** TASK REQUIREMENTS **
A. Transcribe the stretch of the Holy Bolt post from "Thursday, August 07, 2008" through "to be true.".
B. Pick up the Holy Bolt post after its final sentence and keep writing it.

** GIVEN TEXT **
------------------------------------------------------------------------

Thursday, August 07, 2008

An Ode to Holy Bolt

Holy Bolt. These two words invoke fond memories of afternoons spent crawling through the dungeons of Tristram with Jimbob, battling Diablo's hordes of evil minions. It also brings out a small snicker. Jimbob and I are both blasphemous fans of stupid things, so a spell called Holy Bolt in our demonic, dungeon crawling hack and slash game was too good to be true.


Holy Bolt did it all: it did damage to any undead creature struck with it, and it healed your ally if you shot them with it. Actually, I guess it didn't do it all. After all, it's hard to justify sitting back and spending your mana shooting radioactivie crucifixes at the bad guys when just walking up and smacking them is usually quicker. Likewise, if your partner is getting their ass kicked, Holy Bolting them is probably the least efficient, least helpful thing you could do.

I don't mean this to suggest that Holy Bolt is useless, far from it. It makes this big "foom! foom!" sort of sound as well as providing a light source along the path. This is the only skill in the Diablo games that is only good for entertainment value.

------------------------------------------------------------------------

** ITEMS **

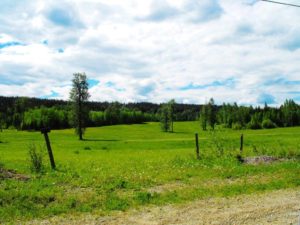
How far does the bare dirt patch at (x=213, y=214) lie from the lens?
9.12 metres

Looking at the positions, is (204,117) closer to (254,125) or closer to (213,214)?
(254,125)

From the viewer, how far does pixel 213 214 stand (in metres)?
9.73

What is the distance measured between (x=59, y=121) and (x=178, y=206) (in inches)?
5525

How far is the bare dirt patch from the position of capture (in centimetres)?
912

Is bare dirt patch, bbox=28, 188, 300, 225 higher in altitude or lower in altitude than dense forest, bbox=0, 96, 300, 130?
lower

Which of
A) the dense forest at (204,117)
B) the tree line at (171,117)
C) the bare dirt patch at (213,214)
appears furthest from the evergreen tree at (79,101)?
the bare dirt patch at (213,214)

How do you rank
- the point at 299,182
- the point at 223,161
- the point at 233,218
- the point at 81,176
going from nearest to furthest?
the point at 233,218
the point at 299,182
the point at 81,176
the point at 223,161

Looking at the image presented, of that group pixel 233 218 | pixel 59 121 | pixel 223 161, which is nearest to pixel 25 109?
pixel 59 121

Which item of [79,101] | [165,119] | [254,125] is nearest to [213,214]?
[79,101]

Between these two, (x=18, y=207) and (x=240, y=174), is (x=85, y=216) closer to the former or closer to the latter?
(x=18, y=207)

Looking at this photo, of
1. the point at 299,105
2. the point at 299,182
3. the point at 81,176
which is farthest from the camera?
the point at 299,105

------------------------------------------------------------------------

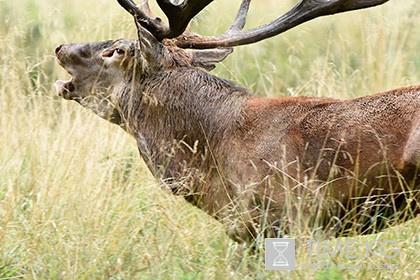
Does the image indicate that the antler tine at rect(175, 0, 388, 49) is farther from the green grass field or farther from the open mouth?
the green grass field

------------------------------------------------------------------------

** RESULTS FOR THE EXERCISE **
A.
Thursday, August 07, 2008

An Ode to Holy Bolt

Holy Bolt. These two words invoke fond memories of afternoons spent crawling through the dungeons of Tristram with Jimbob, battling Diablo's hordes of evil minions. It also brings out a small snicker. Jimbob and I are both blasphemous fans of stupid things, so a spell called Holy Bolt in our demonic, dungeon crawling hack and slash game was too good to be true.

B.
Speaking of blasphemy and comedy, look at this.

To be fair, I've never really used Holy Bolt in Diablo 2. So I loaded up the game and logged in with Old_Whitey, my lvl 16 paladin. I went down into the sewers of act II, aimed my lvl 1 holy bolt at a bunch skeletons and was once again underwhelmed. I'm sure if I focused the character on Holy Bolt it would wind up being a kick-ass spell. Against undead. And useless against everything else. Still, a Holy Bolt paladin - a Boltadin, if you will, is intriguing to me. It reminds me, for some reason, of Jimbob's Cold Snap Magic deck.

So hear's to you, Holy Bolt! You're dumb, but you make me laugh.

Fin.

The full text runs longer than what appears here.